## BEGIN Extract
Organizers Of Summit On National Parks Looking For More Groups To Endorse Statement Of Principles
Six months after a two-day conference on the future of America's national parks, a drive continues to encouarge more groups with ties to the parks to endorse a statement of principles that touches on such diverse topics as economics, natural resource protection, and connecting communities to the parks.
America's Summit on National Parks in January brought together upwards of 400 people with varying connections to the parks. The conference was as much pep rally as it was think tank, with break-out sessions on how to entice more visitors to the parks, how to get youth, particularly, out into the parks, and what type of parks are missing from the system.
The statement of principles that evolved from the conference touches on these and other issues seen as important to the health, attraction, and fate of the national parks movement beyond the centennial of the National Park Service in 2016.
## END Extract
## BEGIN Information provided
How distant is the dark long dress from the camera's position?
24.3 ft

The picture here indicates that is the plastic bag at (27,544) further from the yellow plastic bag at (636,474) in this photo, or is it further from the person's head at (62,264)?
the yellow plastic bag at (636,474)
## END Information provided
Copy out the full piece about the national parks summit word for word.

Organizers Of Summit On National Parks Looking For More Groups To Endorse Statement Of Principles
Six months after a two-day conference on the future of America's national parks, a drive continues to encouarge more groups with ties to the parks to endorse a statement of principles that touches on such diverse topics as economics, natural resource protection, and connecting communities to the parks.
America's Summit on National Parks in January brought together upwards of 400 people with varying connections to the parks. The conference was as much pep rally as it was think tank, with break-out sessions on how to entice more visitors to the parks, how to get youth, particularly, out into the parks, and what type of parks are missing from the system.
The statement of principles that evolved from the conference touches on these and other issues seen as important to the health, attraction, and fate of the national parks movement beyond the centennial of the National Park Service in 2016.